Quando as lesões aparecem na cavidade oral, boca e garganta, o paciente deve procurar um dentista, um otorrinolaringologista ou um cirurgião de cabeça e pescoço. Para outras partes do corpo, a indicação é procurar um dermatologista, que também será capaz de diagnosticar o HPV.
Para detectar o vírus, exames diferentes serão realizados, a depender da parte do corpo: colo do útero, anus ou pênis. “São exames, de certa forma, invasivos, pois avalia-se a parte íntima dos pacientes, mas, no geral, são bastante toleráveis”, pontua Lacerda.
Apesar de não haver tratamento eficaz e comprovado para o HPV, é possível tratar as lesões causadas pelo vírus com pomadas, cauterização química com ácido, cauterização cirúrgica, laser, entre outros.
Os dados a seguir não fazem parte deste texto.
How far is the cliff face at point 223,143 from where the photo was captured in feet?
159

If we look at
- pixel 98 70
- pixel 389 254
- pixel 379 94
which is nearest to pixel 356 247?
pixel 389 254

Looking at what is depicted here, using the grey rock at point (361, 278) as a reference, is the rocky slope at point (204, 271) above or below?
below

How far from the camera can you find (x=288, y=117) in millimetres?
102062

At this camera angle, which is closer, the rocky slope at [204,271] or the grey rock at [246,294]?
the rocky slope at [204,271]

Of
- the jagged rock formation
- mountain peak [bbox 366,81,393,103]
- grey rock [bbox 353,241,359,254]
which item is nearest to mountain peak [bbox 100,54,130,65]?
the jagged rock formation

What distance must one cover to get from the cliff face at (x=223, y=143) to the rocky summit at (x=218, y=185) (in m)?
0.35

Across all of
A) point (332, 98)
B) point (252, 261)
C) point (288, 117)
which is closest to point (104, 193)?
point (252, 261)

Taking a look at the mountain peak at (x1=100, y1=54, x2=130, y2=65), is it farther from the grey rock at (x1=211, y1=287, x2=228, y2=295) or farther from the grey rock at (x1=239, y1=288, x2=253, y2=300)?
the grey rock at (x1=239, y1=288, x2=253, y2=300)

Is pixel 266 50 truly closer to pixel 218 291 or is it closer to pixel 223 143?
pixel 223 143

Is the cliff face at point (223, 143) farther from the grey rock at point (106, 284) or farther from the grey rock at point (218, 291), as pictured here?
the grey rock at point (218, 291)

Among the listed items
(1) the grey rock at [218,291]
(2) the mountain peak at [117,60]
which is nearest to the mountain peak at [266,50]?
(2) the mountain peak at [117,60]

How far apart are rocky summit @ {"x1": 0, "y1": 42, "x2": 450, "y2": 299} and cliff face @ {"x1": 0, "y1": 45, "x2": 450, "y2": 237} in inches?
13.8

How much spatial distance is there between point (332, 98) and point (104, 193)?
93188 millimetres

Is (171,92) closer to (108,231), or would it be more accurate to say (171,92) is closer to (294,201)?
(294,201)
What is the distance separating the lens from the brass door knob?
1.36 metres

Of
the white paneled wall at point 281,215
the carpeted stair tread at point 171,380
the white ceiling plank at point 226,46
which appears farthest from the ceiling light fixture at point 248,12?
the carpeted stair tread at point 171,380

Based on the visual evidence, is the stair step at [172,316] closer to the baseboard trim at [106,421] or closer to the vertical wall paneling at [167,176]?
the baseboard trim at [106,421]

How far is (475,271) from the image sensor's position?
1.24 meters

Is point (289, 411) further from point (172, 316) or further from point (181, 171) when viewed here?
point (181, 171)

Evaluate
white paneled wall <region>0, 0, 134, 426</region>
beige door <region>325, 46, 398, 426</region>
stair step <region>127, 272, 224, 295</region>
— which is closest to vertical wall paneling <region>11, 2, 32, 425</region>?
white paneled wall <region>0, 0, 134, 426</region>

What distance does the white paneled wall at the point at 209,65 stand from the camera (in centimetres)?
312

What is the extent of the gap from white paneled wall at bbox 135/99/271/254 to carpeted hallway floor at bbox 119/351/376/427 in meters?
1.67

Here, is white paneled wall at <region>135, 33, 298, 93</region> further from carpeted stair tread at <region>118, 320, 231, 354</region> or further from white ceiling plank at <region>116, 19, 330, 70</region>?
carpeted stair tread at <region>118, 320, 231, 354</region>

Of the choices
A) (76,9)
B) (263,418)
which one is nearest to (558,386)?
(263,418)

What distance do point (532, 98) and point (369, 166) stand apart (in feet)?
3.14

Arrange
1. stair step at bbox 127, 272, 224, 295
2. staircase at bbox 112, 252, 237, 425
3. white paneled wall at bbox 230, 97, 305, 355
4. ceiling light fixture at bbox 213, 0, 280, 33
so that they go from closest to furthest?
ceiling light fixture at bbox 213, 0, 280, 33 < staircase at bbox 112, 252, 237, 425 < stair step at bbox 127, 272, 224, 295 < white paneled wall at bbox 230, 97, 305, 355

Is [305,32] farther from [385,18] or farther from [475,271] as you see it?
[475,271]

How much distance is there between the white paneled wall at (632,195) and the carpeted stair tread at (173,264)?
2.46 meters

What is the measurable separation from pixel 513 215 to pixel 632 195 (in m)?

Segundo o médico, a pessoa que apresenta verrugas de HPV possuem uma maior chance de desenvolver algum câncer relacionado ao HPV no futuro. “As lesões condilomatosas ou verrugas não costumam evoluir para câncer, mas as pessoas possuem essas lesões têm um risco maior de apresentar câncer relacionado ao HPV no futuro. Por isso justifica-se o acompanhamento mais de perto”.
Atualmente, existe vacinação para o HPV, mas que só possui muita eficácia quando aplicada antes das exposições sexuais ou em pessoas com outros fatores de risco. Por esse motivo, ele entra no calendário vacinal, pelo Sistema Único de Saúde (SUS) de meninos dos 11 aos 14 anos, meninas dos 9 aos 14 anos e pessoas que vivem com HIV até os 27 anos completos.
As pessoas de fora desses grupos que quiserem se vacinar, podem buscar o fármaco nas redes de saúde particular, mas a eficácia de quando aplicada antes das exposições não será a mesma.